Supplied text ->
The first graph shows the number of deaths of people aged under 65 per 100,000 population aged under 65, with the data shown separately for males and females.

The second graph shows, for the latest year, how the proportion of the population aged under 65 who died varies by region.

The map shows how the proportion of the population aged under 65 who died varies by local authority, with the data averaged for the latest three years.

The data source for the first graph and map is Mortality Statistics Division, ONS (England and Wales) and the General Register Office (Scotland).  The data is not publicly available and relates to Great Britain.  The data for the second graph comes from the same sources but with the addition of Northern Irish data from the Registrar General.  All data has been standardised to a constant European age structure.

The third graph shows how death rates vary by social class, with data for men aged 25 to 64 and for women aged 25 to 59.  The data is the average for 2006 to 2008 and covers England and Wales.  The data source is the ONS publication Health Statistics Quarterly (HSQ), editions 47 - Autumn 2010 (for men) and 52 - Winter 2011 (for women).  The data is the latest publicly available and the age group is the only one for which published data is available.  All data has been standardised to a constant European age structure and the social class allocations are based on the individual's own occupation using the NS-SEC three class scheme.  Note that, as discussed in the relevant HSQ reports, there may be some biases in the data arising from the use of the 2001 Census for the social class population denominators and the way that HSQ treats these possible biases appears to be a bit different for men and for women.  Furthermore, as also discussed in HSQ, the social class allocations for women are less satisfactory than those for men and somewhat different figures are obtained if these allocations are done using a combined classification which also takes the husband's social class into account.

Extracted information ->
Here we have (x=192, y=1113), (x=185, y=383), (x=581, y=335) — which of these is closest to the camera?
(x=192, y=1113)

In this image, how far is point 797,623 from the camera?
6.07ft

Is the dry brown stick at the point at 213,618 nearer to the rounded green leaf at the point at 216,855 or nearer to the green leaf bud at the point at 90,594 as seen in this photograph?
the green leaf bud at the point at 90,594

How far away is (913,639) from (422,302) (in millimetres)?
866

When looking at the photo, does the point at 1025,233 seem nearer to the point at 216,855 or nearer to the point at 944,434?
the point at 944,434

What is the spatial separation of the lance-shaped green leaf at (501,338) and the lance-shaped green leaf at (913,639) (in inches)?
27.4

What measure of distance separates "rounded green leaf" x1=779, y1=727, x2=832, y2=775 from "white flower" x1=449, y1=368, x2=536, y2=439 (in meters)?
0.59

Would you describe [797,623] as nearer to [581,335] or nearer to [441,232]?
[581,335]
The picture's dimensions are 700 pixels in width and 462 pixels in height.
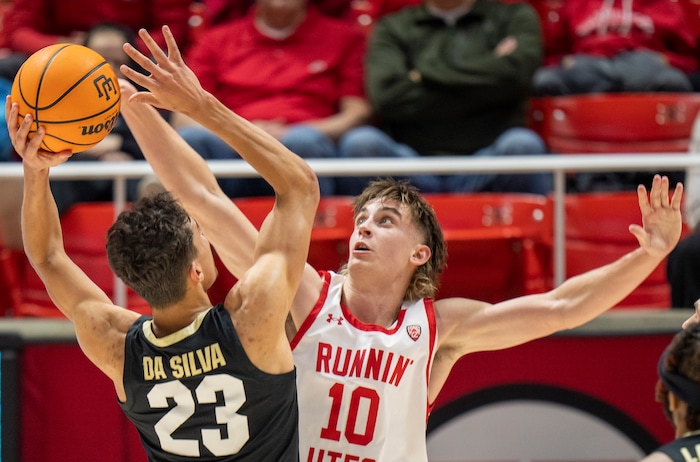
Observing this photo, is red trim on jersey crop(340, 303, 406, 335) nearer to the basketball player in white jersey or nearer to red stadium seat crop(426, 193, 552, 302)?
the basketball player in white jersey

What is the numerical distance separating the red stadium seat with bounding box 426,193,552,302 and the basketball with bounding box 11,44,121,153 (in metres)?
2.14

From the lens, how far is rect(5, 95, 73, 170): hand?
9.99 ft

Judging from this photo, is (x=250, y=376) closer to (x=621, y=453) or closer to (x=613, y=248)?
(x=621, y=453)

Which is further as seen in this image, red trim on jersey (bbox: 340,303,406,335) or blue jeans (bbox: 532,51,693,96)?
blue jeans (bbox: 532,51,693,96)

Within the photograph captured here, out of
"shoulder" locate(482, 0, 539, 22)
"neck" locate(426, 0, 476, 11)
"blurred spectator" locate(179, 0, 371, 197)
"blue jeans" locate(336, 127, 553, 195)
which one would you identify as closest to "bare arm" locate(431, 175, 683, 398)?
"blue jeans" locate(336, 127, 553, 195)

==

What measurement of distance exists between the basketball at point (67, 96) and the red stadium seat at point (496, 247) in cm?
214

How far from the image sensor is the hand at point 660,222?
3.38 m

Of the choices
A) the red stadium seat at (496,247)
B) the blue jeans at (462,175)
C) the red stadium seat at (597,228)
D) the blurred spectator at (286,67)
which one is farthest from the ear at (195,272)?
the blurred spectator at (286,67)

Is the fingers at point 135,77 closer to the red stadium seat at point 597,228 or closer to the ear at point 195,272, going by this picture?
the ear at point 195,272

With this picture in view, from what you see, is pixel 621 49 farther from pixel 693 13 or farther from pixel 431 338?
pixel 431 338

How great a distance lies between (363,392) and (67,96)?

--

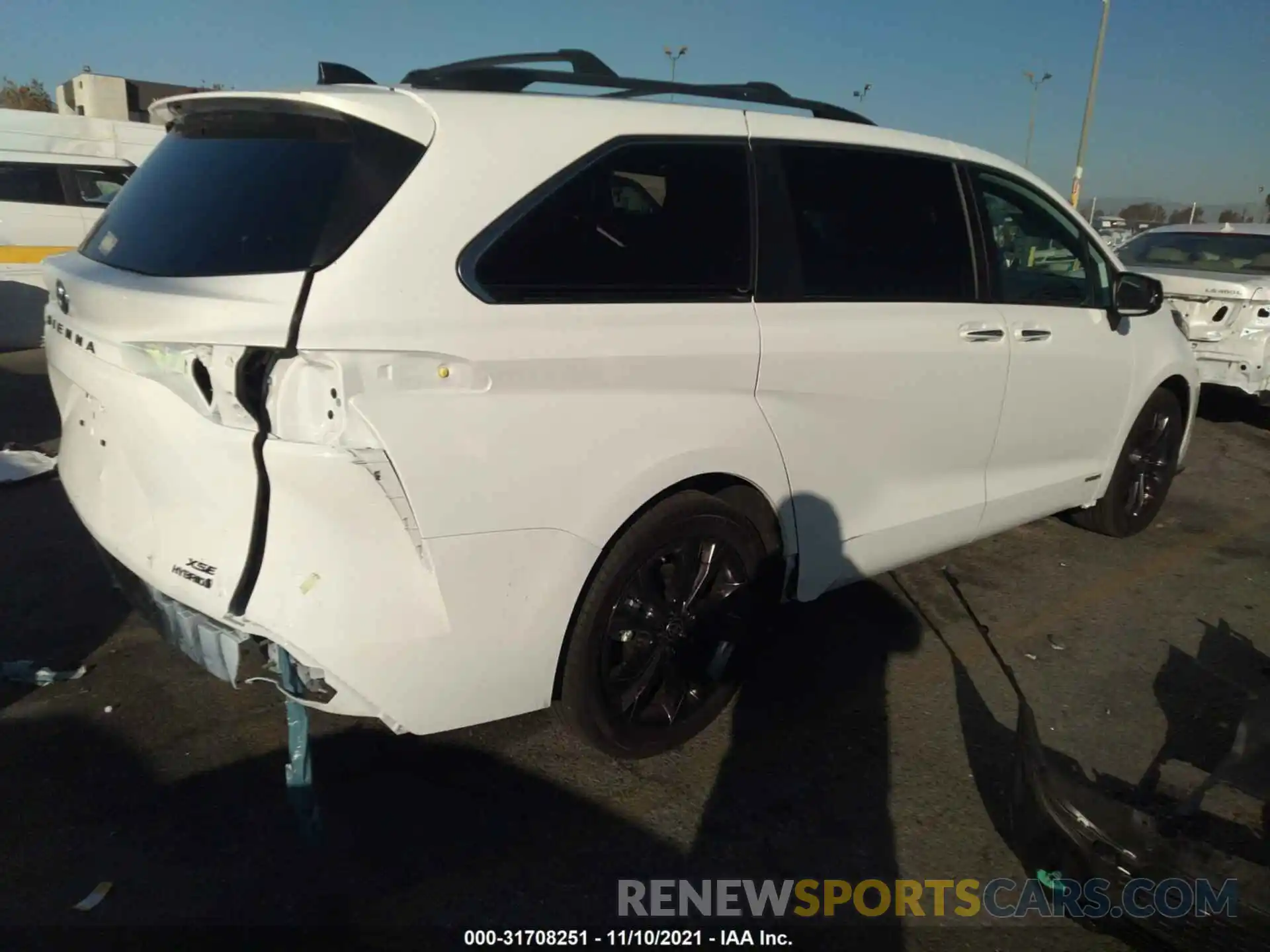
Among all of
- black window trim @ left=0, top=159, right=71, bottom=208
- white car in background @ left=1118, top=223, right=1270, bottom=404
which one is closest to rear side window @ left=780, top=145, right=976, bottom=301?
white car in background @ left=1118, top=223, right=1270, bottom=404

Exercise instructions -> Go through the text on deaths under age 65 and list each graph or map it describes, giving in a few words what each one shows.

Finished exercise ->
- First graph: the number of deaths of people aged under 65 per 100,000 population aged under 65, shown separately for males and females.
- Second graph: how the proportion of the population aged under 65 who died varies by region, for the latest year.
- Map: how the proportion of the population aged under 65 who died varies by local authority, averaged over the latest three years.
- Third graph: how death rates vary by social class, for men aged 25 to 64 and women aged 25 to 59.